Policies in most
African states are merely rhetoric, words with no action just meant to win
people towards an election, or in other circumstances might be genuine but will
be lacking much and end up being a disastrous failure benefiting only the
elite. Government research centres have come up with many policies but at times
policy formulation accounts for nothing if the execution is not fully done
according to the layout.
Steps have to be put in
place in order for African states to fully and successfully implement economic
policies that will spur growth and eradicate poverty that has haunted the
continent. The process of policy formulation has to be all inclusive and not be
a central planning project so that there will be clarity on the goals of the
policy. The people that will be tasked with the execution of the policy should
be included in the policy formulation so that they fully understand the task at
hand and be able to explain the whole policy without any contradictions which
will translate to discord. The governments should be agile in the execution of
economic policies as any negative outcome will bring about huge costs that will
further plunge the country into an economic crisis. In this course the
execution should be manned by good leaders with the requisite knowledge and
effective leadership trait that will be able to steer the ship in the right
direction. At most times lack of effective political leadership has been cited
as the biggest let down in policy execution and that has to be addressed. In
the execution process the governments have to be innovative and flexible due to
the unseen changes that might take place whether locally, regionally or
globally which might have an impact on the policy. Most governments are rigid
when it comes to adapting to change in the environment and this usually affects
the expected result.
During the process
monitoring signals should be put in place so that they can effectively track
the progress of the execution and if they are any mishaps they can be
smoothened out proactively thereby leading to a successful policy. African
countries should be results oriented and anyone they choose to lead the policy
execution should be held accountable and be able to account for each and every
dollar spent with progress made so that we can get value for the taxpayers
money spent on the policy execution. Even after the successful execution of the
policies risk analysis indicators and measures should always be performed to
maintain perfect continuity.
One country that we
will look into is Zimbabwe which has had some economic policies that have
plunged the nation into near collapse. In 1990 the country was to implement the
Economic Structural Adjustment Programme popularly known as ESAP which was
meant to avert the declining economy due to high government expenditure. In
1991 another framework was introduced the Framework for Economic Reform which
was meant to reduce support on parastatals meant to lead to commercialisation
and privatisation of these state companies. In 1998 they also introduced the
Zimbabwe Programme for Economic and Social Transformation known as ZIMPREST
which was a phase of the ESAP policy. In this period the country’s economy was
slowly on a downward trend with the local currency being devalued continuously
and inflation was on a rise.
We had gone back in
time just to highlight how some major policies in Zimbabwe had affected the
economy and now we have the Indigenisation act which requires foreign companies
to cede 51 percent of their shares to the locals and now there is the Zimbabwe
Agenda for Sustainable Socio Economic Transformation popularly known as
ZIMASSET. The indigenisation and Empowerment act is a noble idea but it seems
as if it was not well thought of as it has chased away foreign direct
investment which the country so much needs. Also foreign companies which are in
Zimbabwe had their operations disturbed which led to some companies shutting
some scaling down on operations thereby leading to retrenchments and low
production. What has made the policy a nightmare for the government and the
country is the fact that ministers from the same ruling party have been
contradicting themselves on the articulation of this policy and that does not
give any confidence to the investors. The other fact is that there is no
continuity in the execution of this policy as the minister who firstly
introduced the policy was later shifted to another ministry thereby bringing in
someone new who also brought another view on how to execute the policy.
The president had said
they will revise some issues on the policy and this had brought confidence on
the investors as they became more eager on what conditions will be relaxed with
the German Ambassador among others welcoming the president’s remarks. From that
time the stock exchange was poised for more funds from foreign buyers but again
differing statements from the relevant authorities dampened the investors’

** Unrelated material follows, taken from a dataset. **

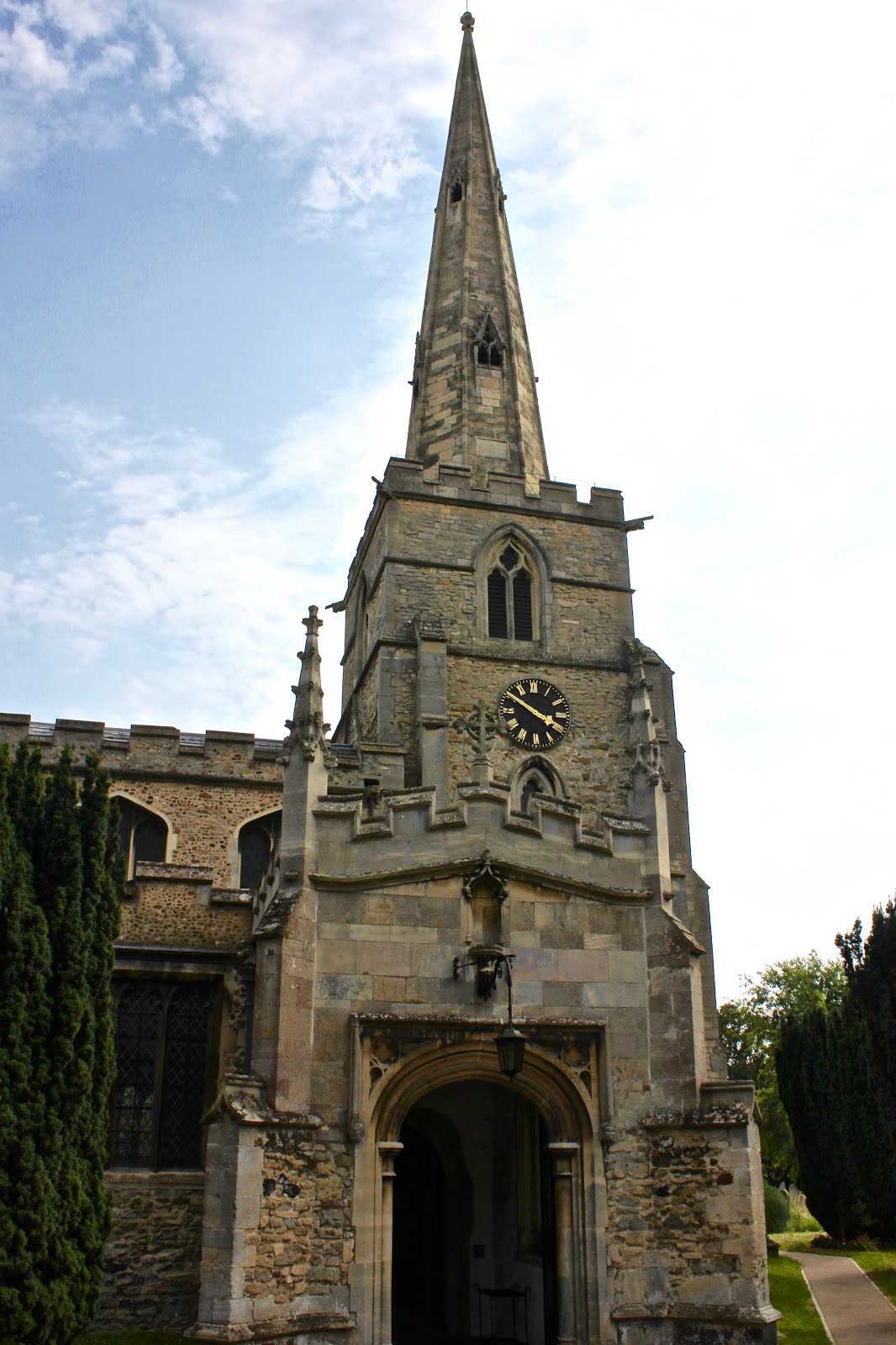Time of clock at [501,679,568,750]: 3:50
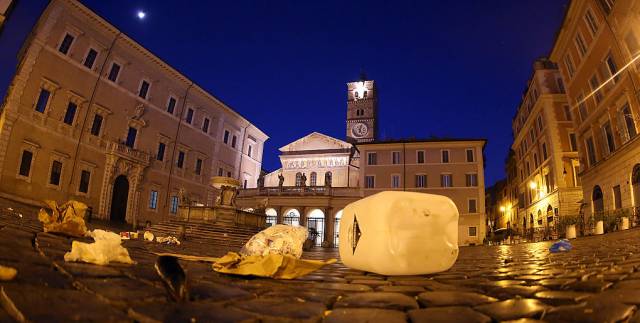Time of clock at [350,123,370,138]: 5:02
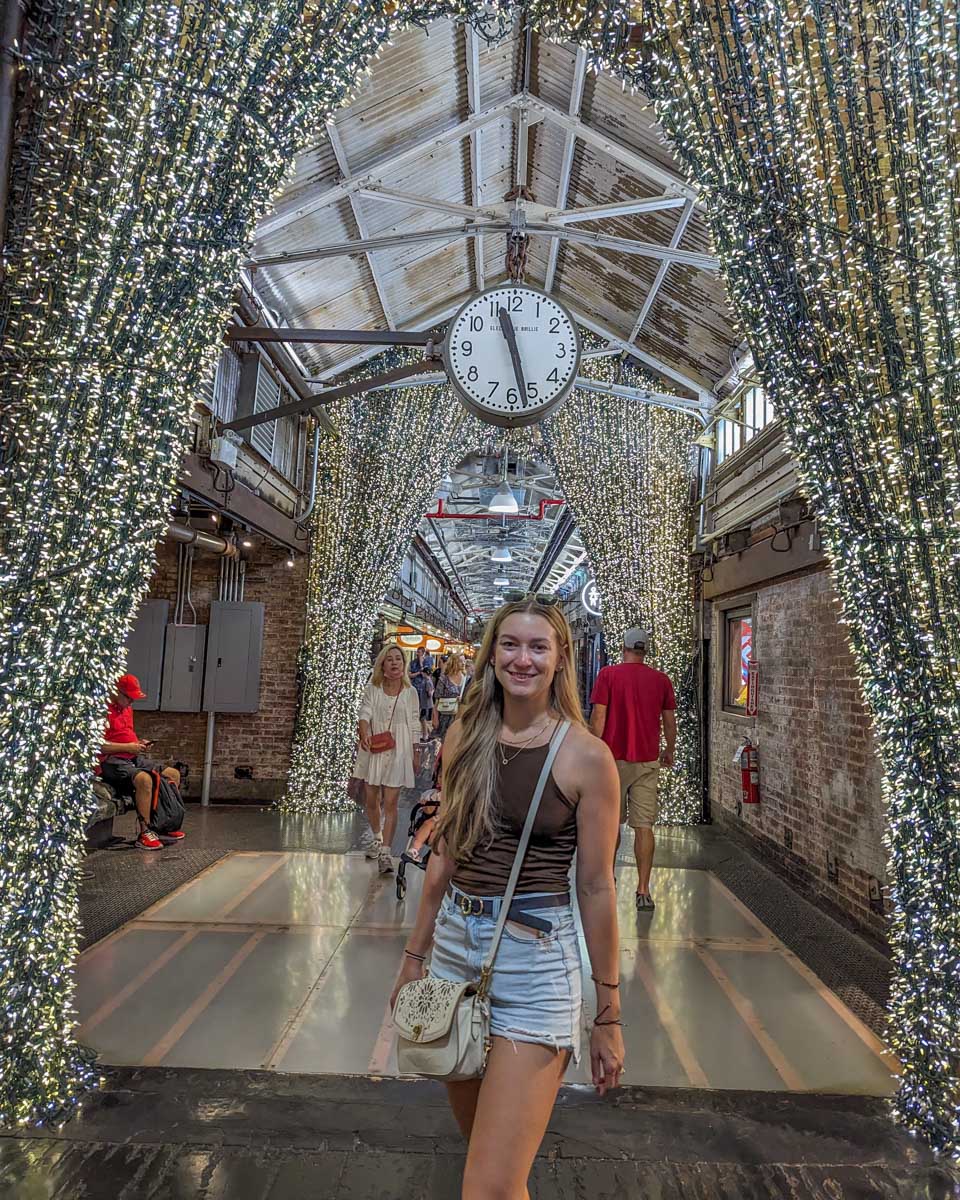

mood. The country is currently reeling under a 8.9 billion debt which it owes
to the IMF and World Bank with its 655 million debt it owes to the African
Development Bank being cancelled to give the country a bit of relief. Now the
ZIMASSET needs money to be fully executed but there are no funds to implement
it which means that it will be another document for the files. The other issue
about this document is that it was party campaign project and it now needs more
research and analysis to make it a national document, so that it is inclusive
of everyone regardless of party affiliation. At the moment the policies don’t
seem to be fostering growth and attracting foreign direct investment of which
the current Finance minister had noted that the country needs at least 2-3
years to put the house in order if the country has any chances of entertaining
debt relief from the IMF and World Bank and that the country should have
policies that are for economic recovery. Hopefully policies will be aligned to
recovery and growth for the forward progression of the once vibrant economy.